How to deal with similar labels with positions difference?

I have 2 labels which are very similar, out of multiple labels for semantic segmentation task in computer vision. Their only difference are the location in the image. One of them is for the right part of the image and the second is for the left part. You can think of it as an image with two almost identical vertical lines, the one in the left gets label 1 and the line in the right gets label 2.
How can I preserve the advantages of using convolutional layers instead of Linear layers but getting the positional info from linear layer that you can’t get from convolution.

Currently all I get is overfit for the train in this case but in validation it classifies poorly between those classes (since it is almost impossible to be learned without positional knowledge).

I thought about getting up with hard coding positional info to the images, something similar to how the positional info was added to the transformer in NLP but it’s more complicated than in NLP.

I also thought about using some kind of Fully Connected Classifier for each pixel (where the pixel location, given by row or column gives the positional indexing) but I don’t know how it can be used effectively in the model training.

Any ideas?
Thank you in advance and any attempt to help will be highly appreciated

Hi Kfir!

This seems like the right way to go. It might be as easy as adding a channel
to your input image that is just the x coordinate of each given pixel. (You
could also add a second y-coordinate channel to your image, if that would
have any relevance to your use case.)

(You don’t say what model you’re using, but I think such a scheme could work
very with a fully-convolutional semantic-segmentation model, such as U-Net.)

Best.

K. Frank

Thank you Frank, definitely worth a try.
I’m indeed using U-Net as you suggested

Hi Kfir!

Depending of the “field of view” of your U-Net and how far your left-side,
right-side vertical lines are from the edges of your images, your U-Net may
well not have any way of knowing that a vertical-line pixel is near either the
left side or the right side of the image. So adding the location information
as an additional channel might, indeed, be necessary.

(“Normalizing” the location to run from -1.0 on the left to 1.0 on the right,
with 0.0 in the middle, might make your training a little smoother when first
starting out.)

Best.

K. Frank

100% agree with you. I’ve done it by the following function:

def create_grad(shape):
    # Generate linearly spaced values from -1 to 1 based on width
    width_values = torch.linspace(-1, 1, steps=shape[2])

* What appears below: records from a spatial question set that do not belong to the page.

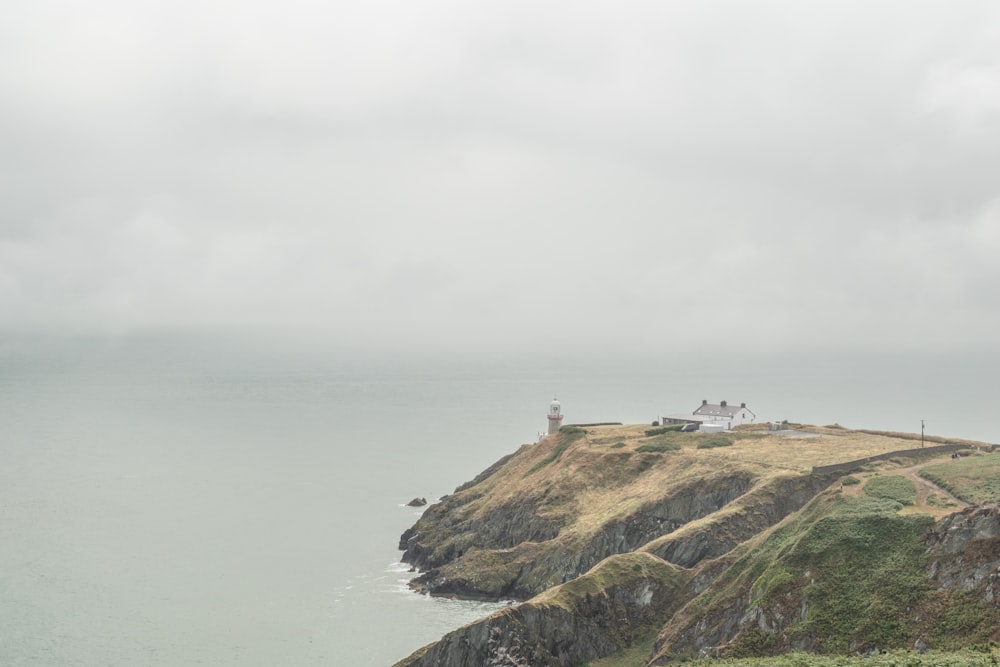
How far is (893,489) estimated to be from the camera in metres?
59.3

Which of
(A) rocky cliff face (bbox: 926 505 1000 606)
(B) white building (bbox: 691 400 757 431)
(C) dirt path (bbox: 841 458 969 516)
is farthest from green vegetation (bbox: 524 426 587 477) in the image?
(A) rocky cliff face (bbox: 926 505 1000 606)

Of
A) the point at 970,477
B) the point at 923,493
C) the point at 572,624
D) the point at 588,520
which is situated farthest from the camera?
the point at 588,520

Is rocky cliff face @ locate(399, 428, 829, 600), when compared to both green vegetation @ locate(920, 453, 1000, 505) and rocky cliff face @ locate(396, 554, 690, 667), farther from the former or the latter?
green vegetation @ locate(920, 453, 1000, 505)

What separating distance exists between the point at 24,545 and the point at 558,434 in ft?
234

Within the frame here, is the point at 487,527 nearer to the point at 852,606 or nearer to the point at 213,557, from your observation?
the point at 213,557

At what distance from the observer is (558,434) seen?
393ft

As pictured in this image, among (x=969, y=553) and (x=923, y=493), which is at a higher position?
(x=923, y=493)

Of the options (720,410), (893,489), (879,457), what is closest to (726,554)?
(893,489)

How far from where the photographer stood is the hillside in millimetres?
45375

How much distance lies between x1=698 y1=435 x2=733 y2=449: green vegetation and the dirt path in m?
29.7

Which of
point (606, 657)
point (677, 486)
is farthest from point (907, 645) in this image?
point (677, 486)

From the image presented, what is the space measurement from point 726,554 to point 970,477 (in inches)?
716

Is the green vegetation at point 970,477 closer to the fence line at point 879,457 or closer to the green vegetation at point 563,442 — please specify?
the fence line at point 879,457

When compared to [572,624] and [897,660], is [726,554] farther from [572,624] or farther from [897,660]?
[897,660]
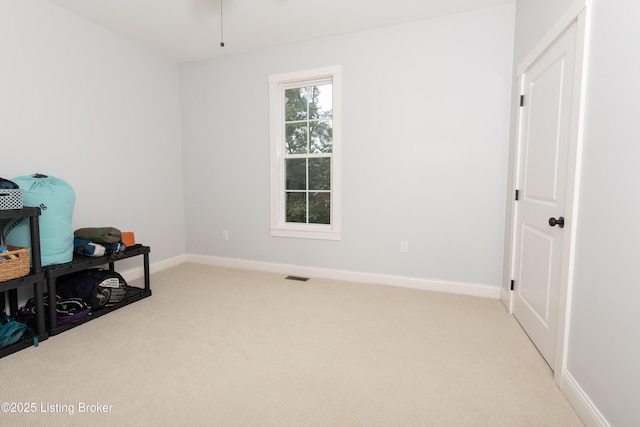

    # Create the 3D tensor filled with width values
    image = width_values.unsqueeze(0).expand(*shape).contiguous()

    return image.unsqueeze(0)

BTW I’m using 3D U-Net so I don’t know how it will do work for 2D. In my case I wanted the gradient to go in the 3rd dim so it works as I wanted. It returns the image with the wanted “gradient” to be added and another dim for the channel so it will be easy to concatenate it during forward pass.